Por Gonzalo Peltzer
Ludwig Wittgenstein (1889-1951) es quizá el más importante filósofo del lenguaje. Austríaco de nacimiento y británico por adopción, fue profesor en la Universidad de Cambridge, en Inglaterra, donde murió y está enterrado. A raíz de la polémica sobre el lenguaje inclusivo en las escuelas de Buenos Aires, se me ocurrió preguntarle a Wittgenstein cómo es la relación entre inclusivismo y pensamiento. Ya no está entre nosotros, pero por suerte les podemos preguntar a sus obras, el Tractatus Logico-Philosophicus y cantidad de manuscritos sistematizados y publicados por sus discípulos después de su muerte.

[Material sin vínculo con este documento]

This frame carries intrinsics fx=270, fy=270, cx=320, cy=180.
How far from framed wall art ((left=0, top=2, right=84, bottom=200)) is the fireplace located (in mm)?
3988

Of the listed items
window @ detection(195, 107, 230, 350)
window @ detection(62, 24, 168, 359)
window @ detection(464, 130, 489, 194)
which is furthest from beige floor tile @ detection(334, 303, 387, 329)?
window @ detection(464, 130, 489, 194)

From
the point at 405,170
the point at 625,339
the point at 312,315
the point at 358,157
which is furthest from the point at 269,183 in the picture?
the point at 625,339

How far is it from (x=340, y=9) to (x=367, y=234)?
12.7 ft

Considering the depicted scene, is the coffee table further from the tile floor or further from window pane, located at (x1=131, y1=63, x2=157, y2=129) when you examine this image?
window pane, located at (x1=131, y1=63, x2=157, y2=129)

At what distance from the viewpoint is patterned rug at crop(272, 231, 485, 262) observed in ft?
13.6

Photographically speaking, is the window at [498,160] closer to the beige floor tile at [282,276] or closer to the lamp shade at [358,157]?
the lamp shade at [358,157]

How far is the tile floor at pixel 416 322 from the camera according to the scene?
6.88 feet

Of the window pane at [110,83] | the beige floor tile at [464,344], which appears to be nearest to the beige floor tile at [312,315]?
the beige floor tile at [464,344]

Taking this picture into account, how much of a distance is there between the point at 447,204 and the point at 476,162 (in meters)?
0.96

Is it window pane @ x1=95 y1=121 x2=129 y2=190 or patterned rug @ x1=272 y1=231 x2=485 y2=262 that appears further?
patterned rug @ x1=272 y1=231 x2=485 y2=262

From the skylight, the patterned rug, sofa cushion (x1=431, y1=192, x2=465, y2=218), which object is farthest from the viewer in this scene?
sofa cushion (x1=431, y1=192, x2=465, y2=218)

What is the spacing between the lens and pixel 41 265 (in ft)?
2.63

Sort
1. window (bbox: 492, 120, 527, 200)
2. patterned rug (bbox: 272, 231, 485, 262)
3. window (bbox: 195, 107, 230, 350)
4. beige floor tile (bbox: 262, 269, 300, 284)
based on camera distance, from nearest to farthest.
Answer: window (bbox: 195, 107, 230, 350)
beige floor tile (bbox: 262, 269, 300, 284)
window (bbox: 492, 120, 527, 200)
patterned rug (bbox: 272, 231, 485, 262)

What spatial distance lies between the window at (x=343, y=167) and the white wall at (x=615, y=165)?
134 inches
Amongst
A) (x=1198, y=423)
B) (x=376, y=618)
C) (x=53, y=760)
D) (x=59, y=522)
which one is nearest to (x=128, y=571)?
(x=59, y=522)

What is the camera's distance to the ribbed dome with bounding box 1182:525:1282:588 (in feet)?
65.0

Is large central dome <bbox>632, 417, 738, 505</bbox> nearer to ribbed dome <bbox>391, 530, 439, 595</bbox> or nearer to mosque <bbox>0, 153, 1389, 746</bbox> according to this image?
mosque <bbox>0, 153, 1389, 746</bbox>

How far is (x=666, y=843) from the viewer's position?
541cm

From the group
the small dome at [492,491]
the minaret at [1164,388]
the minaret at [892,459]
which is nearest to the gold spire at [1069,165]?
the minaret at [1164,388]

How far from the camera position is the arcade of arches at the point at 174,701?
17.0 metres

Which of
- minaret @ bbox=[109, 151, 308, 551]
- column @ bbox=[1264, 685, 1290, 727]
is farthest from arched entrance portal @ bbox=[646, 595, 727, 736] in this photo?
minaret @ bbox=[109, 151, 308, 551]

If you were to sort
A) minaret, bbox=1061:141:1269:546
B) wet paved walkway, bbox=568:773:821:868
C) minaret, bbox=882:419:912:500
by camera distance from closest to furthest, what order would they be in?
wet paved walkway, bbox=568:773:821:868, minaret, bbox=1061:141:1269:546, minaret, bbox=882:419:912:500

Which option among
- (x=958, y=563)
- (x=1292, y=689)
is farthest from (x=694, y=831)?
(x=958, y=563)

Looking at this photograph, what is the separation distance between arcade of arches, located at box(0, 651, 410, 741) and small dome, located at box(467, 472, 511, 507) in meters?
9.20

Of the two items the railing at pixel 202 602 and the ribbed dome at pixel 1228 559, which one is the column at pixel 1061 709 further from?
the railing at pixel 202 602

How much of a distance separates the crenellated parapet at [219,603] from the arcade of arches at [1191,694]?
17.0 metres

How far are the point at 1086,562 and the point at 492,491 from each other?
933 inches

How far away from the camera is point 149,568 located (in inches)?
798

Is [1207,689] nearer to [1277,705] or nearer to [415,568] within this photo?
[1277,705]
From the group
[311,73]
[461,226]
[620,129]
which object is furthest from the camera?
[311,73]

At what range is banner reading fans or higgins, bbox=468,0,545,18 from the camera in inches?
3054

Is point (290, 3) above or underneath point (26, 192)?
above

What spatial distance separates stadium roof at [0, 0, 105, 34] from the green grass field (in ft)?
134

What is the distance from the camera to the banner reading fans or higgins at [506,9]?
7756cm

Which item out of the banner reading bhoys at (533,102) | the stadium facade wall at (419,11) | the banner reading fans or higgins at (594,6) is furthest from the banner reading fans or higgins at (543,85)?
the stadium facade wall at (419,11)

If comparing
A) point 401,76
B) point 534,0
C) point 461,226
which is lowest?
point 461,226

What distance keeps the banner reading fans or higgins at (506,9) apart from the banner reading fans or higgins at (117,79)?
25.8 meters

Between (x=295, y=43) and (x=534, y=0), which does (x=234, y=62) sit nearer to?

La posibilidad humana de formar conceptos universales es esencial para el pensamiento: por eso podemos distinguir a los individuos de la especie (cuando vemos un perro sabemos que es un perro porque tenemos incorporado el universal perro). Para pensar necesitamos los conceptos universales ya que si no, cada cosa que vemos o experimentamos sería nueva y no podríamos ni razonar ni decir nada de nada. A los conceptos los expresamos con palabras y las palabras forman la lengua en la que pensamos y hablamos. A una lengua que no tiene palabras para expresar ciertos conceptos le faltan herramientas para pensar, y a una persona con escaso vocabulario le faltan todavía más: está claro que no es lo mismo razonar con 10.000 conceptos que con 500. Esto explica la importancia de leer y también que haya lenguas más adecuadas para la filosofía, o la teología, o para las ciencias duras, la lógica o la matemática.
Carlos V -el rey y emperador políglota que vivió cuatro siglos antes que Wittgenstein- decía que hablaba en castellano con Dios, en italiano con las mujeres, en francés con los varones y en alemán con su caballo. Lo diga o no lo diga Carlos V, lo cierto es que el castellano evolucionó hacia los niveles más avanzados de abstracción de los conceptos universales y también es cierto que parece que quienes hablan lenguaje inclusivo pretenden que involucionemos hasta los relinchos de los caballos.
Para el inglés, el francés, el alemán o el italiano, las mujeres y los varones son conceptos distintos ya que usan diferentes palabras: brother and sister, frère et soeur, Bruder und Schwester, fratello e sorella. En castellano, en cambio, decimos hermano y hermana, porque es el mismo concepto con dos géneros distintos, que además están contenidos en el plural masculino: alcanza con decir hermanos para incluirlos a todos, porque el nivel de abstracción nos permite usar un solo término para el único concepto de ser hijos de los mismos padres, algo que no se puede decir en inglés, francés, alemán o italiano, y que paradójicamente también nos permite decir hermanes, cosa que es imposible en casi todos los otros idiomas que se hablan en el mundo.
La misma inclusión -la de verdad- en un solo concepto, y por tanto en una sola palabra, expresa la inferioridad de los varones respecto de las mujeres y no lo contrario, como parece suponer el hembrismo peleador. El femenino es exclusivo para las mujeres mientras que el masculino nos incluye a varones y mujeres porque así fue el orden que el Génesis relata de menor a mayor y termina con la mujer coronando toda la Creación. No importa ahora si creemos o no creemos o si el texto de la Biblia es una metáfora. Es lo que hay y es lo que configuró nuestra cultura en los últimos cinco mil años. Será por eso que todavía no se entiende la necesidad que tiene el feminismo combativo de devaluar a las mujeres para hacerlas iguales a los varones, cuando durante 50 siglos todos tuvimos la certeza de que son superiores.
Dicen Carlos V y Ludwig Wittgenstein que no es una buena idea rebajar el nivel de abstracción del castellano, que es lo que ocurre cada vez que alguien clava un todos y todas.
* Artículo publicado originalmente en el diario El Territorio.
Gonzalo Peltzer - Doctor en Comunicación Pública, director de El Territorio, ex decano de la Facultad de Ciencias de la Información de la Universidad Austral.